I believe that people realize their mistakes when it’s too late to fix it.
The appearance of a kindergartner is quite deceiving; their dimples hide their despite and their cuteness hides their cruelty. Yet, the most ironic part of kindergarteners is that the effect of their actions is not fully understood by them, until years later. And no matter how adorable the child is, each one is capable of such brutal acts.
This month I was seated at table three with my friend Anna on my left and a boy named Ryan on my right. I don’t know how we found out, but eventually Anna and I discovered that Ryan was terrified of black holes. We thought it would be amusing to see how Ryan reacted if he were to see a black hole, so one day as everyone else was leaving for lunch, Anna and I lingered at the back of the line. As soon as we knew everyone else was out of the room we dashed back to table three, took a black crayon, and drew a large, somewhat round circle in Ryan’s notebook. We quickly put the crayon back in its place and caught up with our class.
Lunch was always one of the most enjoyable times of the day. As it progressed, the trick we had just played on Ryan slowly slipped my mind. By the time we made the trek back to the classroom, I had entirely forgotten about our pre-lunch adventure. But as soon as I heard that pathetic and awful sob, I remembered. But the cry didn’t evoke pity out of us, instead it made us laugh.
Since Anna and I found such gratification in tormenting him, the simultaneous black holes and crying occurred on more than one occasion. We would write notes, containing a single black circle, and pass them to him. He would then start crying and sit in the corner, refusing to tell anyone why.
This torture continued the rest of the month until the day we switched seats again. But to my astonishment Ryan never told the teacher that we were doing it. Therefore we never got punished. Eventually we learned that other people could not be treated with such vicious actions and I later understood that what we did was cruel and uncalled for, but by the time I came to this realization it was too late.

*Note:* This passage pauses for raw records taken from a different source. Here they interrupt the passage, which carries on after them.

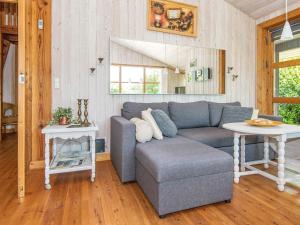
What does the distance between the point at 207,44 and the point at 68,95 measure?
2.52 metres

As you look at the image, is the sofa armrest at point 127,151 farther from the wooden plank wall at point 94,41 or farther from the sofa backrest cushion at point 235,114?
the sofa backrest cushion at point 235,114

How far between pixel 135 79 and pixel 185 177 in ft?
6.13

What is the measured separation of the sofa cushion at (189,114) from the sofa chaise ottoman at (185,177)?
1.15 m

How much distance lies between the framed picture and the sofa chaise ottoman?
2218 millimetres

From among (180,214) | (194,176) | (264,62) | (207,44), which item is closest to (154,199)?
(180,214)

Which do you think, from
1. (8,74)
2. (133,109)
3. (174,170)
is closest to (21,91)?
(133,109)

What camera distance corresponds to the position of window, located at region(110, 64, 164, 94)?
2.99 metres

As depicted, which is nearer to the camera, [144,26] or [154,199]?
[154,199]

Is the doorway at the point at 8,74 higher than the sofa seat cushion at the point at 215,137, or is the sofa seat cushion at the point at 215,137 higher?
the doorway at the point at 8,74

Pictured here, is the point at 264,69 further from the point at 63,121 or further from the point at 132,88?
the point at 63,121

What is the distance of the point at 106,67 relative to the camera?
296 cm

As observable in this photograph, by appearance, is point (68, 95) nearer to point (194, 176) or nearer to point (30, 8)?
point (30, 8)

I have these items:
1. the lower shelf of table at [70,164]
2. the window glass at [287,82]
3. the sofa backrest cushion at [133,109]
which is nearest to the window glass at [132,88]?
the sofa backrest cushion at [133,109]

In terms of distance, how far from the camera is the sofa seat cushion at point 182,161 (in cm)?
156
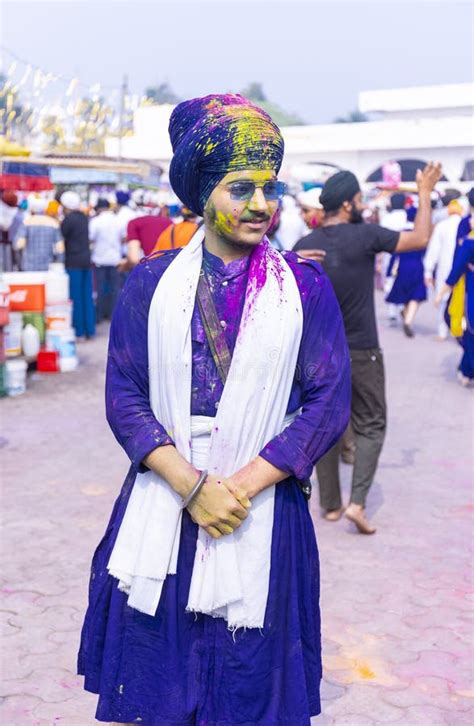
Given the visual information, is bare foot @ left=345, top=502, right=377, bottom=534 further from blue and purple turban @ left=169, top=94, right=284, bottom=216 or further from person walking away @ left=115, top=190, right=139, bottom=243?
person walking away @ left=115, top=190, right=139, bottom=243

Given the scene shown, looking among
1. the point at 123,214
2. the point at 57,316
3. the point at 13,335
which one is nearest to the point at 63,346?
the point at 57,316

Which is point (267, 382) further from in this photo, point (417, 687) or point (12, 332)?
point (12, 332)

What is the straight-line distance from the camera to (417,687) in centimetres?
378

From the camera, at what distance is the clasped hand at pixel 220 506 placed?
7.71 feet

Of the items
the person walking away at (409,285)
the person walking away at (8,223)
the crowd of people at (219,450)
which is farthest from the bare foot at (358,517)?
the person walking away at (409,285)

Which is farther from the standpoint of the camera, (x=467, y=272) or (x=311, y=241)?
(x=467, y=272)

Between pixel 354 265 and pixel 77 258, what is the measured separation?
25.6ft

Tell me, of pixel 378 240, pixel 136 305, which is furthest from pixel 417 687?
pixel 378 240

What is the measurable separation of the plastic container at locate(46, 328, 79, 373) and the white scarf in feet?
27.3

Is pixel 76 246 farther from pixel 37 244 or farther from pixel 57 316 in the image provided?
pixel 57 316

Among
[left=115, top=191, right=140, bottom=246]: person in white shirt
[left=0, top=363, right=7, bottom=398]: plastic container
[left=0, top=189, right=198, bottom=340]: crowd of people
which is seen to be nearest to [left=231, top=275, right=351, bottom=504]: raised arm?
[left=0, top=189, right=198, bottom=340]: crowd of people

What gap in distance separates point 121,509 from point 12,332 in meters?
7.50

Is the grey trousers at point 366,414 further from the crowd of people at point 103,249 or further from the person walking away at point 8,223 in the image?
the person walking away at point 8,223

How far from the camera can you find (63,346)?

Since Ryan spent a lot of this kindergarten year crying and consequently had less time to learn than the rest of our class, he was held back a year. It might have been better that he got to start over, with no one in his new class knowing what had happened the previous year. But our actions undoubtedly had a major impact on Ryan’s life. I regret having to come to this conclusion, a conclusion that many others have come to before and many kindergarteners will come to in time, when it is already too late to change the past.